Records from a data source
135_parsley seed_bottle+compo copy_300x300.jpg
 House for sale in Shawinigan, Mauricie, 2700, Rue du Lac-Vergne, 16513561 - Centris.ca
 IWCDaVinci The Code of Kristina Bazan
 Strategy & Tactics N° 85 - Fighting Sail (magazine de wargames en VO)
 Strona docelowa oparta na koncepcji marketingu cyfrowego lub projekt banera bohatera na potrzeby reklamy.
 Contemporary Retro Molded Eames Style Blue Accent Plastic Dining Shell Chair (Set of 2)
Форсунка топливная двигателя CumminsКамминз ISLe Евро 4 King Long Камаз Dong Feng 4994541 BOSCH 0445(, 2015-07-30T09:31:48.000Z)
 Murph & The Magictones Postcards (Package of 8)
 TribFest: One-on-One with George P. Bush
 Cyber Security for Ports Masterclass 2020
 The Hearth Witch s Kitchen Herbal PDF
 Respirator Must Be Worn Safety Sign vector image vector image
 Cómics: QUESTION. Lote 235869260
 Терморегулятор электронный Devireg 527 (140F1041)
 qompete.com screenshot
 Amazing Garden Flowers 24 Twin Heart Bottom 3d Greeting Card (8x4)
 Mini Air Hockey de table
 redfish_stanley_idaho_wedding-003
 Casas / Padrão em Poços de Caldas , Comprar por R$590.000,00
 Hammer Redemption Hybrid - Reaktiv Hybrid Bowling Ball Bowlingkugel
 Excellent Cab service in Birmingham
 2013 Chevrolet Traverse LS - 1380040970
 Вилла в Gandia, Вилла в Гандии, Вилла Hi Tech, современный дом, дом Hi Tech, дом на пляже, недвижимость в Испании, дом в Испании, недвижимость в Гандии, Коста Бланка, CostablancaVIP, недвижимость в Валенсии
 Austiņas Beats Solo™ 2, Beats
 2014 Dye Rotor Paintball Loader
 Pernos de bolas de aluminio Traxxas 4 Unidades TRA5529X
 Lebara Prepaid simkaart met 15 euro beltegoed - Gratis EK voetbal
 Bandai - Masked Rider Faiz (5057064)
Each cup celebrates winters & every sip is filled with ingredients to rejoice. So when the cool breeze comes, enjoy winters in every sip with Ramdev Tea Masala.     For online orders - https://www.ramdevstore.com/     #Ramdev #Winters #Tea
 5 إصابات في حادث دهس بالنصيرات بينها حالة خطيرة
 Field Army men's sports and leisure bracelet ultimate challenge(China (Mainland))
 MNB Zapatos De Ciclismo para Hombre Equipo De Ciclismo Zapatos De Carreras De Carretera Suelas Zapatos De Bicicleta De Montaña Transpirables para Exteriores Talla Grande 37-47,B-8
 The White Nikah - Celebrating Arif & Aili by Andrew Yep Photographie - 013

◆ **PROBLEM DETAILS**: Your task is to find each line in the entries that contains the string "with" and copy it.

◆ **RESPONSE TO THIS TASK**:
 TribFest: One-on-One with George P. Bush
Each cup celebrates winters & every sip is filled with ingredients to rejoice. So when the cool breeze comes, enjoy winters in every sip with Ramdev Tea Masala.     For online orders - https://www.ramdevstore.com/     #Ramdev #Winters #Tea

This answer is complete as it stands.